Quelqu’un me secouait. J’émergeai lentement des brumes de l’alcool et du sommeil pour croiser le regard inquiet de Marty. Ses iris bruns brillaient comme des torches à la lumière des néons. Il murmura dans un souffle : « Quelqu’un pour toi, dehors ».
La grosse horloge indiquait minuit. L’heure des fantômes et des sacrifices dans les cimetières, l’heure des mages noirs et de leurs incantations… Je me passai la main sur le visage. A force de m’acharner sur ces reportages abracadabrantesques, j’avais la tête polluée par ces histoires à dormir debout ; mythes et malédictions me semblaient maintenant faire partie intégrante de mon quotidien. Je commençais à craindre de me prendre pour un héros des temps anciens.

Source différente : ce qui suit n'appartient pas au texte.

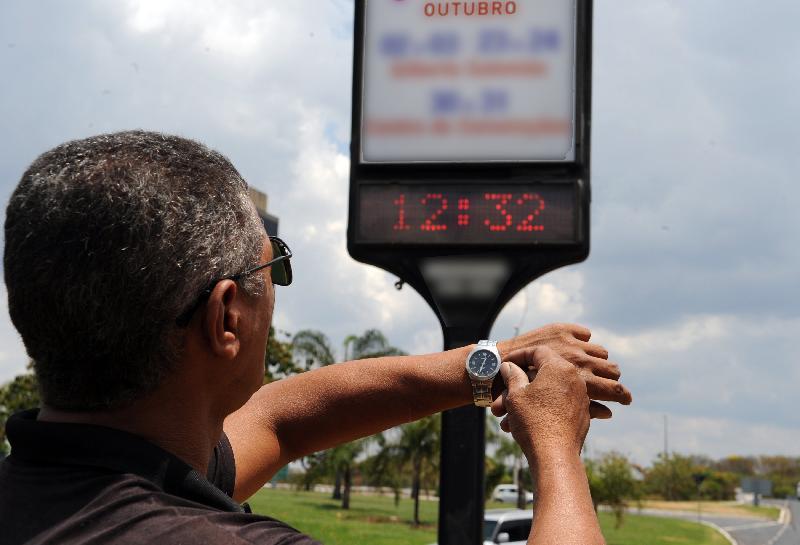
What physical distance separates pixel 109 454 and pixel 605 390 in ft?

Sous le porche, une vieille femme attendait, s’appuyant sur un grand bâton à l’écorce noire. Elle portait une cape, noire elle aussi, et un chapeau ridiculement long. Maudissant les intuitions d’Harry, je dévisageai ma curieuse interlocutrice. Je fus bien obligé de convenir que j’avais devant moi la parfaite illustration de ce qu’on a coutume de désigner par « sorcière » dans les contes pour enfants.
« Armande. Enchantée de faire votre connaissance ».

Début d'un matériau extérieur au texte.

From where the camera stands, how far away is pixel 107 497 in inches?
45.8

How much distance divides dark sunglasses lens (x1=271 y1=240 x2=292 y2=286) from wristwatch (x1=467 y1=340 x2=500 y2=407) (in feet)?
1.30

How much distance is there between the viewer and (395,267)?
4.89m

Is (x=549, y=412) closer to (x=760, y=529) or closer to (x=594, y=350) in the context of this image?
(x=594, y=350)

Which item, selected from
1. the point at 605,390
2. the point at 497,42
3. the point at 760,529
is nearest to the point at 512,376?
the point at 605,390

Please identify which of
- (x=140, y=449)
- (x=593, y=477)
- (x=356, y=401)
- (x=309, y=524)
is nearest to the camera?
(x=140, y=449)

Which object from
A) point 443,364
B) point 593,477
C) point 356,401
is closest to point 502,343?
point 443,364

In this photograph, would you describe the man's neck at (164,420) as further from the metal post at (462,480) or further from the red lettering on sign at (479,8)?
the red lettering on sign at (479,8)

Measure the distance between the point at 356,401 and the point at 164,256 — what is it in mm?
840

La « sorcière » me tendit une main noueuse et semée de verrues. Elle avança vers moi et j’aperçus son visage à la clarté des luminiums. Elle avait un nez crochu, également orné de verrues, et des yeux sombres autour desquels couraient des centaines de petites rides. Sur son crâne des cheveux gris emmêlés formaient une masse inquiétante sur laquelle était perché, défiant les lois de la gravité, ledit chapeau pointu.
Je faillis éclater de rire, m’attendant presque à voir cette Armande sortir une belle pomme rouge des poches de son manteau. Elle me sourit, montrant sa bouche édentée. Cela doucha mon cynisme moqueur. Il n’y avait rien de très rassurant dans l'accueil qu'on m'avait réservé.

Je ne savais que faire d’autre, je serrai la main de ma nouvelle collaboratrice. Quelque chose (ou quelqu’un ?) glapit. Je baissai les yeux. Un nain, coiffé d’un chapeau de bouffon où pendaient des clochettes, agrippaient fermement la robe d’Armande. J’avais du lui marcher dessus par inadvertance et, ne sachant comment m’excuser, je lançai un regard interrogateur à la vieille femme. Elle répondit sans me regarder, fixant la porte fermée de l’auberge.
« C’est Snogorus, mon apprenti. Ne faites pas attention à lui ».
Elle marqua une pose et la tempête parut un instant se calmer, épargnant la carcasse frêle du George Dindon. Armande braqua son regard noir sur moi. Je me sentis dévisagé de l’intérieur.
« Nous avons des choses plus importantes à faire, n’est-ce pas ? Et plus dangereuses… ».
Sa question n’attendant pas de réponse, je m’apprêtais à sortir mon grapheur portable pour prendre quelques notes lorsqu’elle me stoppa net.
« Plus tard, jeune homme, plus tard. Et puis, ajouta-t-elle plus bas, il ne vous sera d’aucune utilité où nous allons… ».
« Et où allons-nous, à ce propos ? ». Je fus surpris d’entendre ma voix trembler. Dans le vacarme des vagues en contrebas, on entendit à peine ma question.
« En mer, jeune homme. En mer. ».

Armande
montra du doigt l’embarcadère rouillé et submergé par une écume poisseuse. Elle m’adressa un second sourire. Dans sa bouche entrouverte je voyais des gouffres d’ombres béants qui m’appelaient.
Je n’avais jamais rien vu d’aussi inquiétant que ce sourire.